• _Assignment_
In the Spanish II course description below, which verb does Unit 1 give special attention to?

• _Text provided_
= Beginning of Section =
Foreign Language- Spanish II
• COURSE OVERVIEW: Spanish II is a Novice Mid performance level class organized around themes and topics. In this class, students will learn basic vocabulary and grammar concepts. Additionally, students will gain cultural knowledge of Spanish speaking cultures around the globe. Students will learn to communicate with others and talk about a variety of topics such as daily activities and routines, travel, their childhood, news and emergency situations, and fairy tales and legends.
• Unit 1 – Daily Activities and Routines In this unit students learn to talk about and describe important people and places, express emotions and discomforts, and various activities verbs with –er, -ir-, and –ar endings. The unit includes things one might like to do, such as sports, games, music, and art, as well as vocabulary and basic verb structures in the present tense. Special attention is given to the verb “gustar” and to activities-related reflexive verbs.
• Unit 2 – Estar de vacaciones / Travel In this unit, students review the preterit tense and learn travel verbs with –er, -ir, and –ar endings. The unit next discusses describing a previous vacation, tourism places, people in relation to tourism, and useful tourism and bargaining phrases. Also covered are objects found in an airport or an open-air market, with special attention on questions about cost.
• Unit 3 – La salud y el cuerpo / Health and the Body This unit focuses on how to talk about things related to health and the body, such as sporting events and sports-related people, nouns, and verbs. Students study stem changing verbs, including e-i, e-ie, and o-ue verbs, as well as sports reflexive verbs, including stem changers. Students learn how to describe a daily routine and a training routine, sports expressions, body parts, and sports injuries, and learn sports adjectives, cohesive words, and common adverbs.
• Unit 4 – La ninez / Childhood In this unit students learn to talk about their childhood. They begin by learning to talk about and describe their family members, games, and toys. They learn childhood-related verbs and how to describe childhood activities. The imperfect tense is introduced, and students begin to study childhood reflexive verbs, words for personal reactions and emotions, and how to describe childhood reactions. Imperfect tense irregular verbs are presented, and students learn about personality traits, describing their childhood personality traits, transition words, sequence phrases, and childhood-related “tener” expressions.
= End of Section =
• _Record excerpts_
= Beginning of Section =
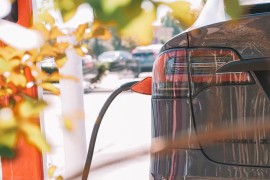 Koliko litijuma, nikla i koblata sadrži jedna baterija za električni ...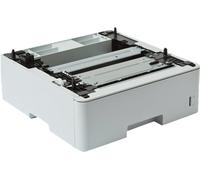 Brother Bandeja de papel Gris Original LT6505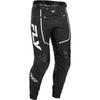 Fly Racing Rayce 2026 Youth MTB Pants
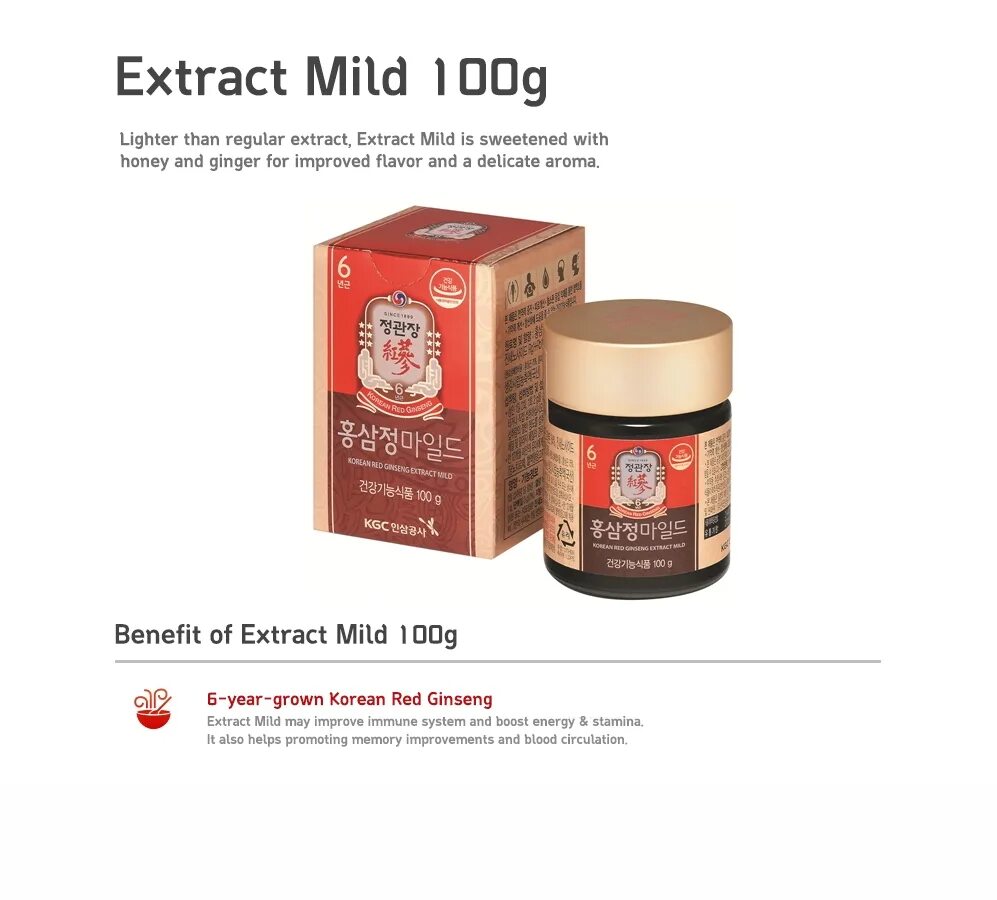 Препараты с красным клевером для женщин. Клевер красный растительный экстракт, 60 капсул пчела и человек. Экстракт красного клевера эвалар. Vivacia red clover экстракт клевера красного 1000 мг. Экстракт корейский красный корень женьшень pocheon.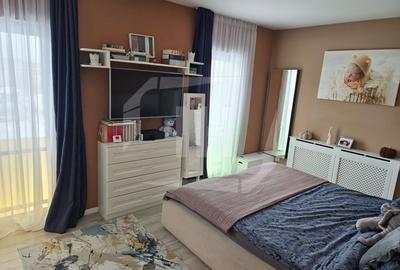 Apartament 2 camere, parcare , cartier Buna Ziua - 7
= End of Section =
• _Result of the task_
The verb "gustar."